◆ Work order ◆
An exact, complete copy of the entries below is required, minus any pictures.

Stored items

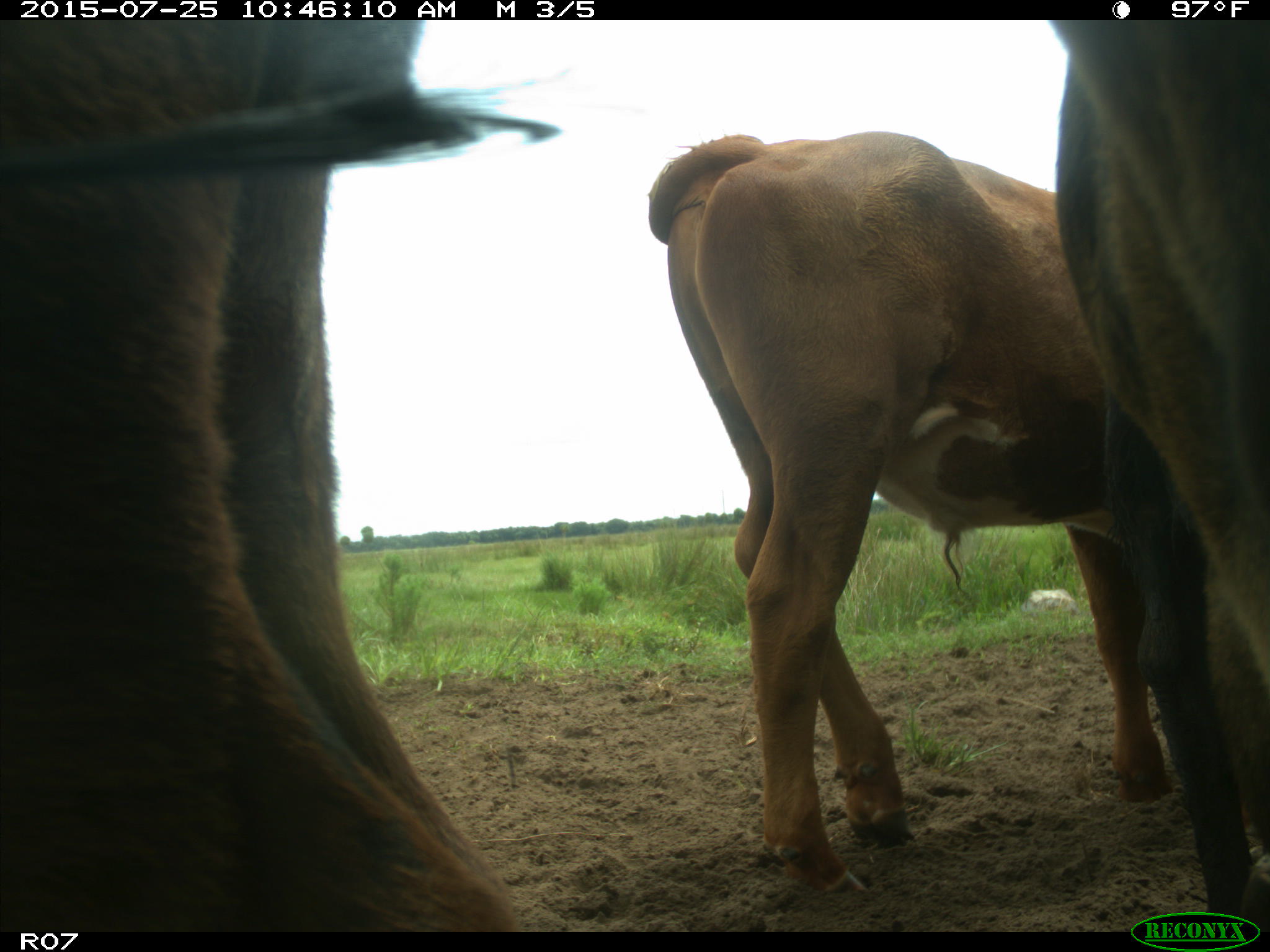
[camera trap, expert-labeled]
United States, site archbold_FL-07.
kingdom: Animalia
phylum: Chordata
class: Mammalia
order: Artiodactyla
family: Bovidae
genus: Bos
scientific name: Bos taurus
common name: domestic cow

◆ Solved problem ◆
[camera trap, expert-labeled]
United States, site archbold_FL-07.
kingdom: Animalia
phylum: Chordata
class: Mammalia
order: Artiodactyla
family: Bovidae
genus: Bos
scientific name: Bos taurus
common name: domestic cow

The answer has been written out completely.